• Exercise brief:
Render the records below as a two-column CSV with a header row of "prompt" and "clock_time," one row per record: the record's text goes under "prompt" and its time under "clock_time," each in its own double-quoted field with any line breaks replaced by spaces. Leave out the pictures.

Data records
──────────────────────────────
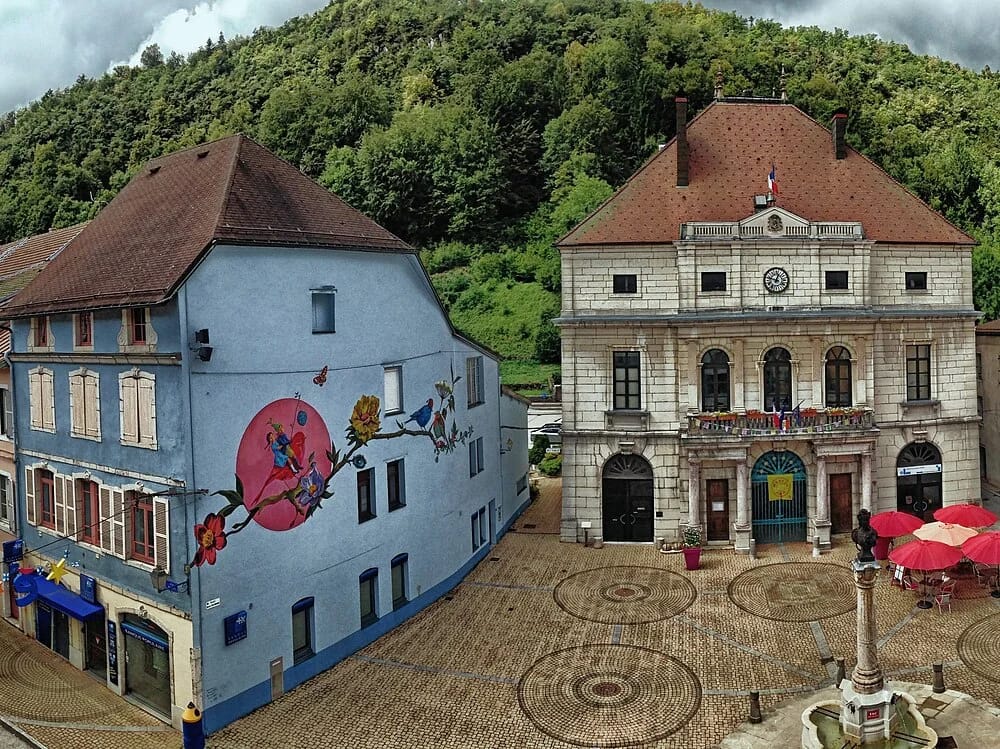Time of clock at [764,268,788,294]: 12:47
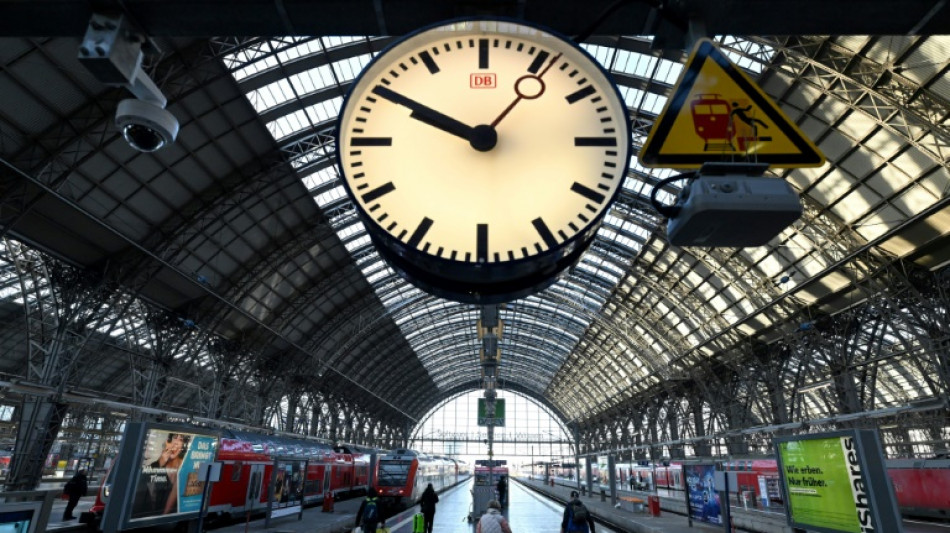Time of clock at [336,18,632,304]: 9:50
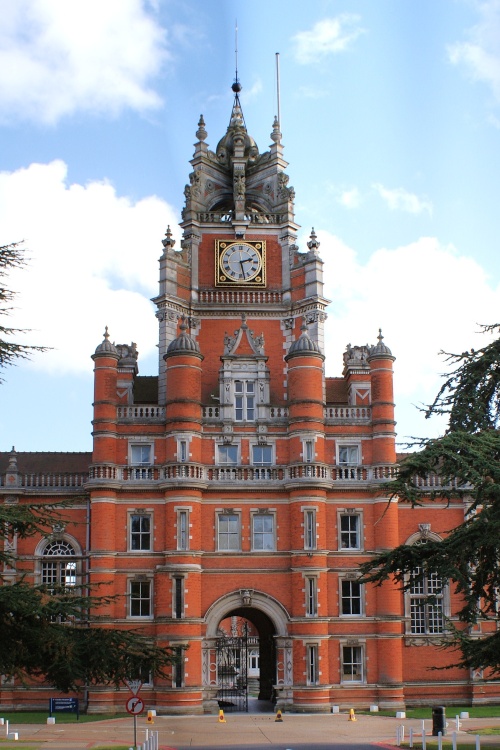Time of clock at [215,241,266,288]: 2:28
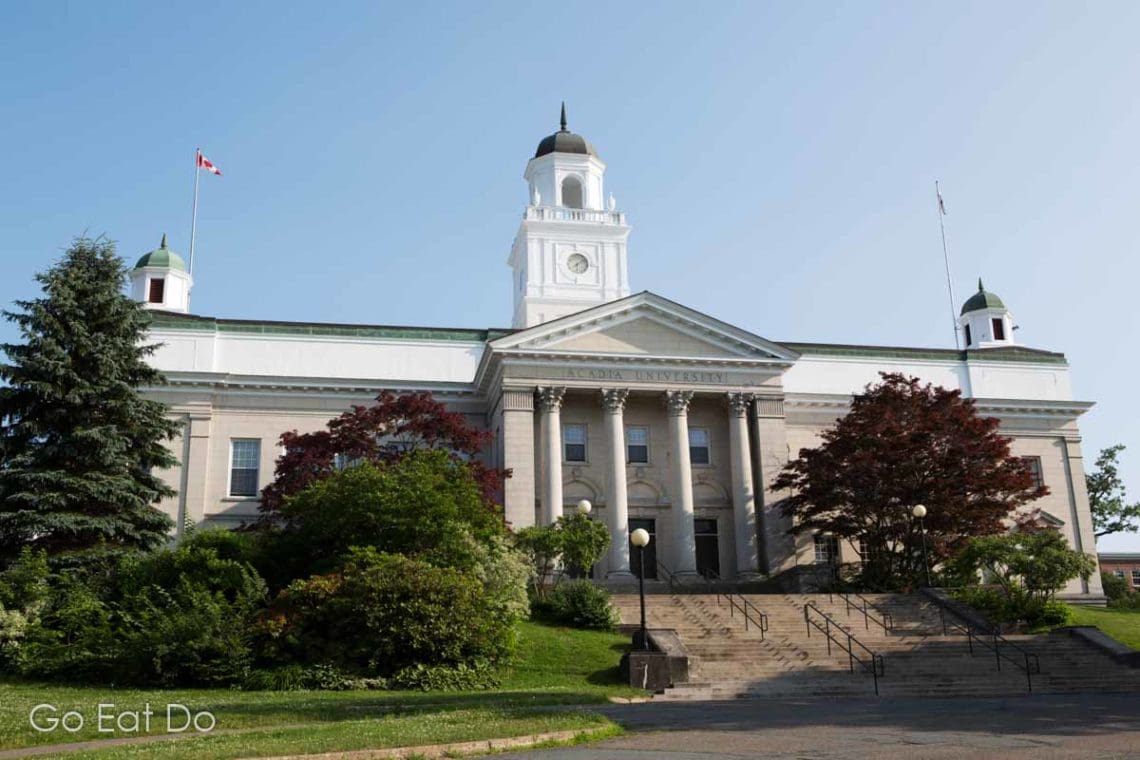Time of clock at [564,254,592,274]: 6:08
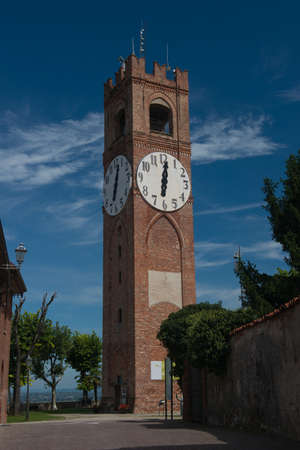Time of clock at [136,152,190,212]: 6:01
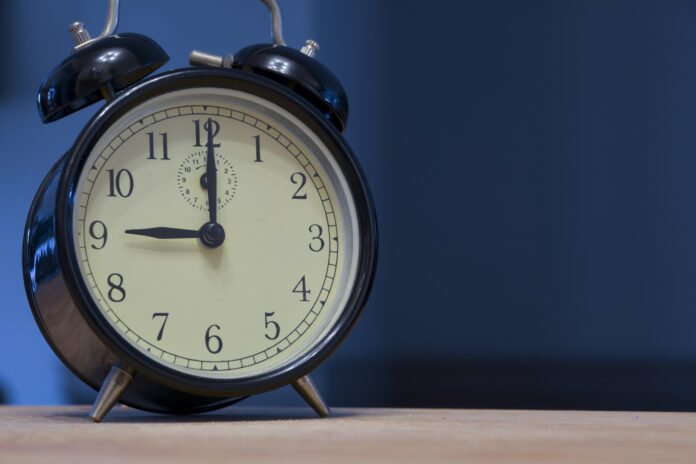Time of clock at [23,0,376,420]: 9:00
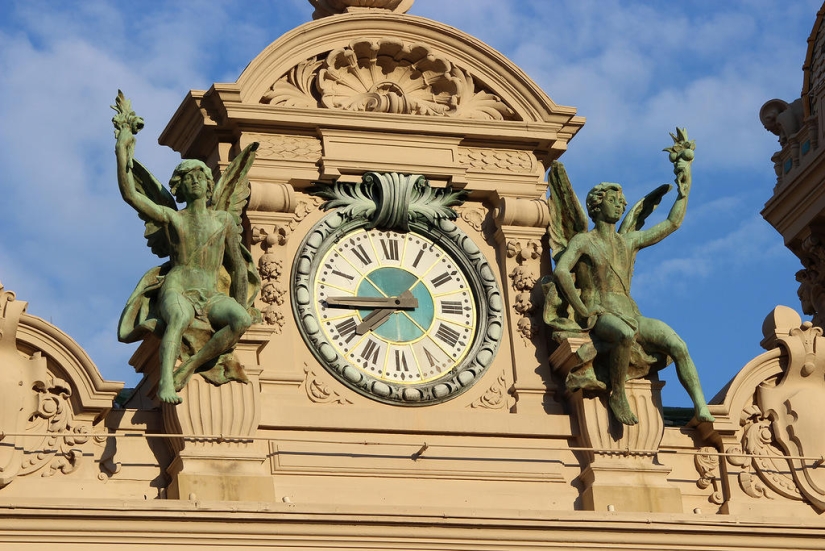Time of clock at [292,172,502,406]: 7:44
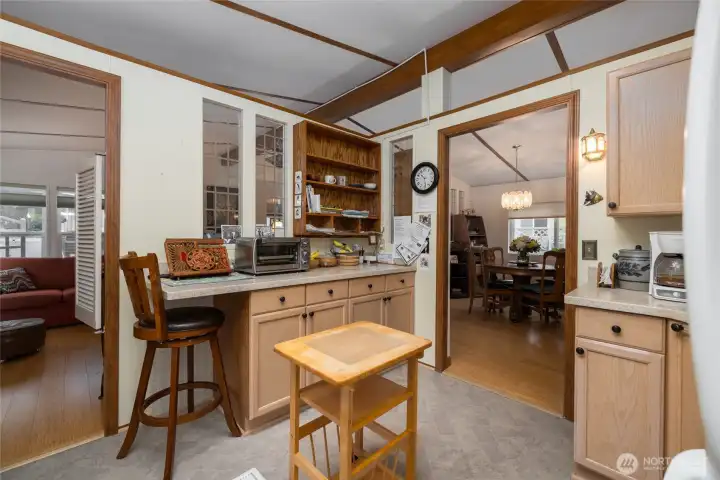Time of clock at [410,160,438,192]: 10:28
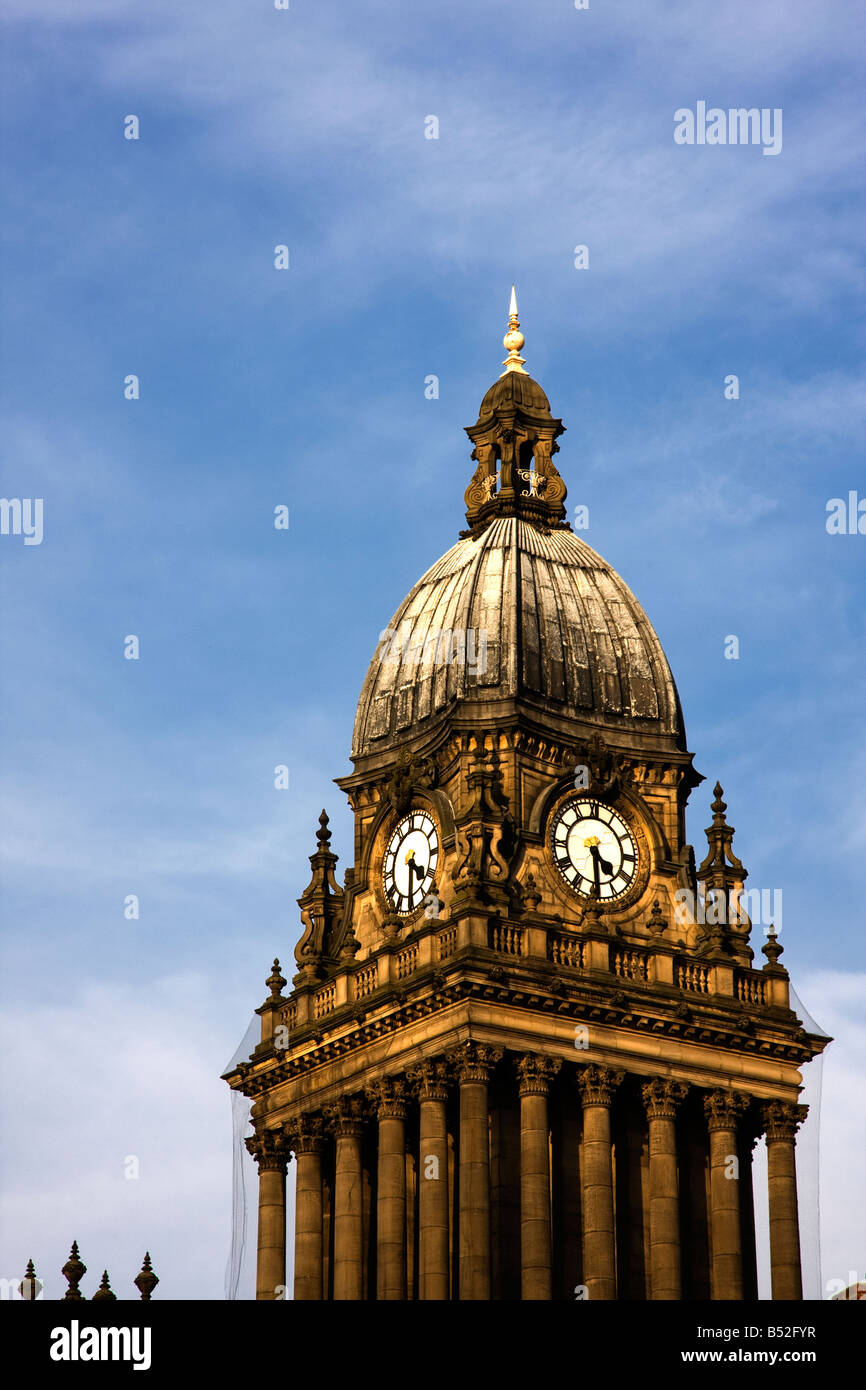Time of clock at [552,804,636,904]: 4:29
──────────────────────────────
• Output for this task:
prompt,clock_time
"Time of clock at [764,268,788,294]:","12:47"
"Time of clock at [336,18,632,304]:","9:50"
"Time of clock at [215,241,266,288]:","2:28"
"Time of clock at [564,254,592,274]:","6:08"
"Time of clock at [136,152,190,212]:","6:01"
"Time of clock at [23,0,376,420]:","9:00"
"Time of clock at [292,172,502,406]:","7:44"
"Time of clock at [410,160,438,192]:","10:28"
"Time of clock at [552,804,636,904]:","4:29"